Postcomm's decisions on the prices Consignia may
charge
(ix) The most significant form of competition
is likely to be from firms entering the market to provide specific
services, which would use Consignia to deliver mail to the addresses
they cannot profitably serve themselves. The success of this form
of competition depends on the price and terms set for access to
Consignia's network. Too high a price for access to Consignia's
network would deter potential competitors, while if the price
is too low Consignia's viability may be threatened. Postcomm therefore
need to obtain a better understanding of what would be a reasonable
price for access to Consignia's operations and make clear how
such access will be facilitated and on what kind of terms.
(x) Consignia's ability to respond to competition
depends on whether it can re-balance its tariffs. In particular,
Consignia argues that it could only compete in some markets by
reducing the tariffs it charges and increasing other charges,
such as to domestic customers, to compensate. It is unclear, however,
whether Postcomm would allow such re-balancing within the requirement
to provide a universal service at a uniform price, and within
what timescale. The resulting uncertainty over Consignia's permitted
responses to competition is damaging both to Consignia and potential
entrants, and Postcomm should give clear guidance to the postal
industry on this issue in advance of further market opening.

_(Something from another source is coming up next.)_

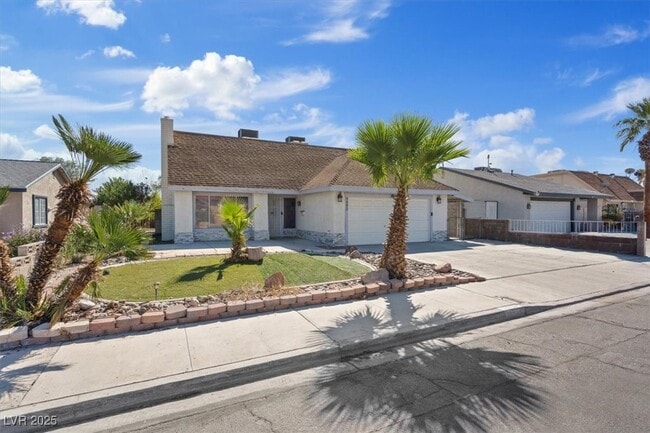 Building Photo - 4602 Inland Ct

(xi) In the longer term, Consignia's financial
performance and hence its viability as competition grows depends
on the price controls applied by Postcomm. The price control regime
may act as a further constraint on Consignia's ability to respond
to competition, particularly if prices are set lower than necessary
to finance the services its customers want. The fact that Postcomm
have not yet made any final decisions on Consignia's future price
controls is a further source of regulatory uncertainty.
Quality of Service
(xii) Consignia is considering abandoning
its target of delivering mail to domestic customers before 9.30
AM, and under the oversight of Postwatch,[4]
it is piloting different standards in a few areas. Consignia think
this would help to achieve the efficiency gains it believes it
needs. There is a risk that unless implemented sensitively, however,
small businesses and people working from home could be disadvantaged.

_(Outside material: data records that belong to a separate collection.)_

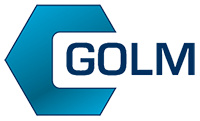GOLM Präzisionsteile GmbH & Co. KG
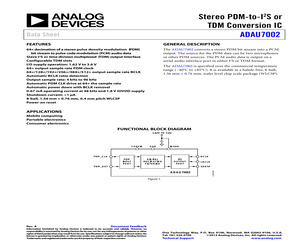 ADAU7002ACBZ-R7.pdf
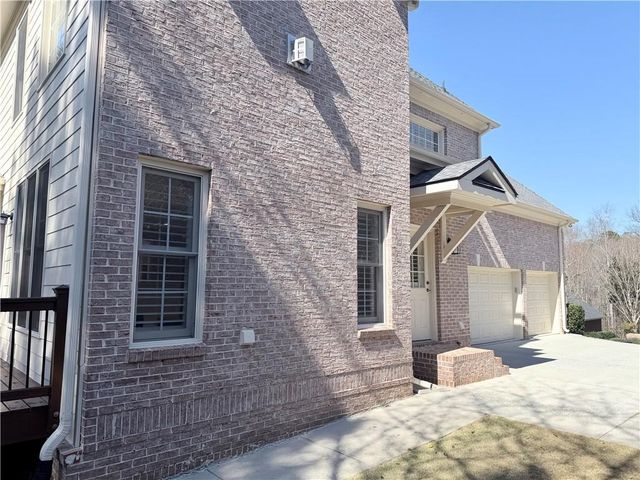 700 Barnesley Lane, Alpharetta, GA 30022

Before agreeing to changes of this nature, Postcomm, with Postwatch,
should define and implement reasonably consistent standards of
universal service across the range of postal customers.

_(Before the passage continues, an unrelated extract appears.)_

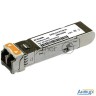 Трансивер D-link 431xt/b1a, Sfp+ Transceiver With 1 10gbase-sr Port.up To 300m, Multi-mode Fiber, Du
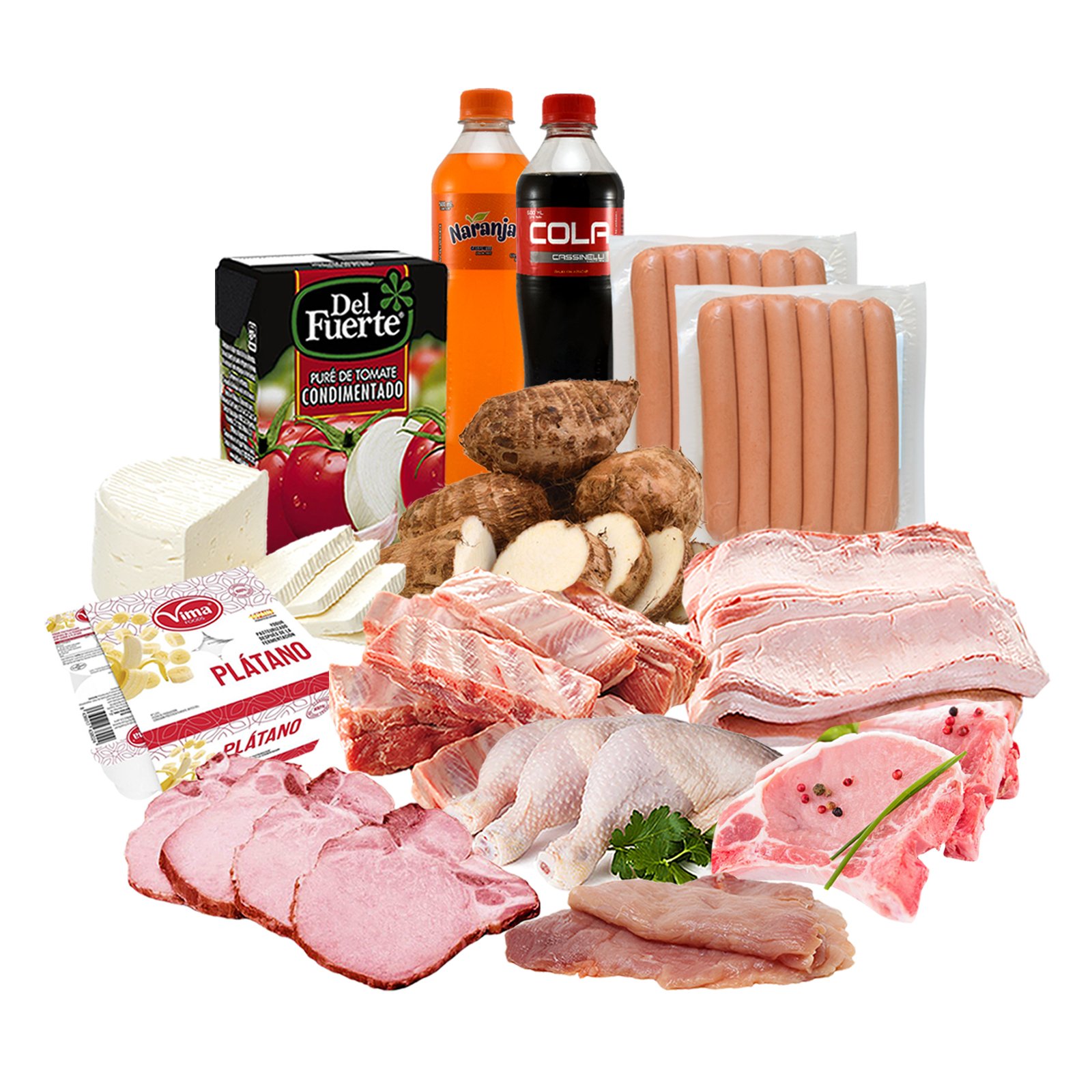 OW-Combo-el-Surtido.jpg Combo el Surtido - Imagen 1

(xiii) Consignia has failed over the last
five years to meet its own target of delivering 92.5 per cent
of 1st Class mail the next day, although its performance
has been closer to this level in recent months and performance
has varied substantially across the country. Postcomm, with Postwatch,
should require Consignia to explain how and when it plans to eliminate
areas of particularly poor performance. It should use the performance
of successful universal service providers in overseas postal markets
as a benchmark in determining what higher standard postal customers
in the UK can reasonably expect.
(xiv) Postcomm recognise that to fine Consignia
when it fails to meet its service targets would simply represent
a transfer from one public sector body to another. They prefer
the introduction of a compensation scheme, through which users
of postal services who suffer from poor service, such as late
or failed delivery of mail, receive payment from Consignia. Such
a scheme has been under negotiation since March 2001, but Postcomm
have not yet reached agreement with Consignia on the details of
such a scheme. They should do so without further delay.